浦添型は明治の初めに途絶え以来百年以上ほぼ
忘れ去られてきた古紅型です。数少ない記録が
人間国宝 鎌倉芳太郎が遺した「鎌倉ノート」 に
記載される 「コンヤクガタ」 だと思われます 。




浦添型復刻再現はほぼ鎌倉芳太郎研究と等価であり
伊差川さんは同列同時に進めてきたと思われます。
仲本のなさんも鎌倉芳太郎については思い入れ強く
文献研究 原材料生育栽培の苦労を語ってくれました  




現在 沖縄本島ではコンニャク芋の栽培自生種は皆無で
沖縄県内では粟国島で唯一自生する「ヤマゴンニャク」
のみです。

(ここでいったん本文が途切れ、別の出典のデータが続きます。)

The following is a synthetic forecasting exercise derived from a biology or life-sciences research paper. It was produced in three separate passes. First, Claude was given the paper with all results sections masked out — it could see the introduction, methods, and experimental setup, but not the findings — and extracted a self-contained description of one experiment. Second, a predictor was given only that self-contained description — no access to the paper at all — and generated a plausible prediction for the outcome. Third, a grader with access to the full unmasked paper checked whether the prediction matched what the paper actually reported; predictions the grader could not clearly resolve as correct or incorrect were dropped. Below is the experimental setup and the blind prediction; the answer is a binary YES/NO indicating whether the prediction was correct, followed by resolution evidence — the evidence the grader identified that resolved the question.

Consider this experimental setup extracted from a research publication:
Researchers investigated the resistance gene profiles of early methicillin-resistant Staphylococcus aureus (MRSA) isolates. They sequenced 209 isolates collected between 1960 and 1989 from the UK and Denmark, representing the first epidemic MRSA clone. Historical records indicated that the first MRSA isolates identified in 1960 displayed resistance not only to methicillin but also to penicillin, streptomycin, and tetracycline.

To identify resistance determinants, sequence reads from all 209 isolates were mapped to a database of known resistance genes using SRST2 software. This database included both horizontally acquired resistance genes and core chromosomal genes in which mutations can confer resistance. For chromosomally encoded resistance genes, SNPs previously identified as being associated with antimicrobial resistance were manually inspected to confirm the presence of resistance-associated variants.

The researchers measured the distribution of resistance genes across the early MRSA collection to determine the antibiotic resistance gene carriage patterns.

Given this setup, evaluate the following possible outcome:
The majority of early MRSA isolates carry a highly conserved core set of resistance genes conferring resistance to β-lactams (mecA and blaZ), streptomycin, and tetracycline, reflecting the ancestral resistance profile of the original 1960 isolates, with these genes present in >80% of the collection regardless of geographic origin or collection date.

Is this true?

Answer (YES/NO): YES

絶滅危惧種ゆえに本島へ持ち込む手続きと 
採取の許可を得るのになんと三年かかったそうです。 
 




【ヤマゴンニャク糊】

貴重なヤマゴンニャクから生成した蒟蒻糊です
桐油を混ぜてさらに固着性を高めてゆきます。





藍棒から抽出した藍色や山吹色の顔料に直接
蒟蒻糊を入れます。墨摺り型の墨にも蒟蒻糊
を直接投入。墨・顔料共に蒟蒻糊を入れます。




【墨摺り型】

墨摺り型は浦添型独自の墨を摺り染めるための
型紙です。浦添型は都合三枚以上の型紙を使い 
ます。一枚目の型が墨摺り型とは意外な気がし 
ました。そもそも紅型の型紙は糊を置くための  
型であり摺り染めるための型は非常に特異です。





【防染糊型】

墨摺りした布に防染糊(モチ粉 米ヌカ粉)を防染糊型
で置きます。混乱しやすいのですが防染糊は蒟蒻糊  
ではありません。墨摺りと白ぬきの部分に糊置き。

【色挿し】  

蒟蒻糊を混ぜた顔料を挿し刷毛を使って手で暈し 
ながら染めてゆきます。手挿し紅型の醍醐味です   
   




【糊伏せ型】

さらに色挿し部分を伏せるために糊伏せ型で糊を
置きます。伏せ糊はやはり防染糊(モチ粉 米ヌカ粉) 

【地入れ 地染め】

顔料を豆汁で溶き刷毛で数回に分け地染めします  

【蒸し 水洗い】

蒸し器で三十分ほど蒸し水洗して
防染糊を落として干して完成です。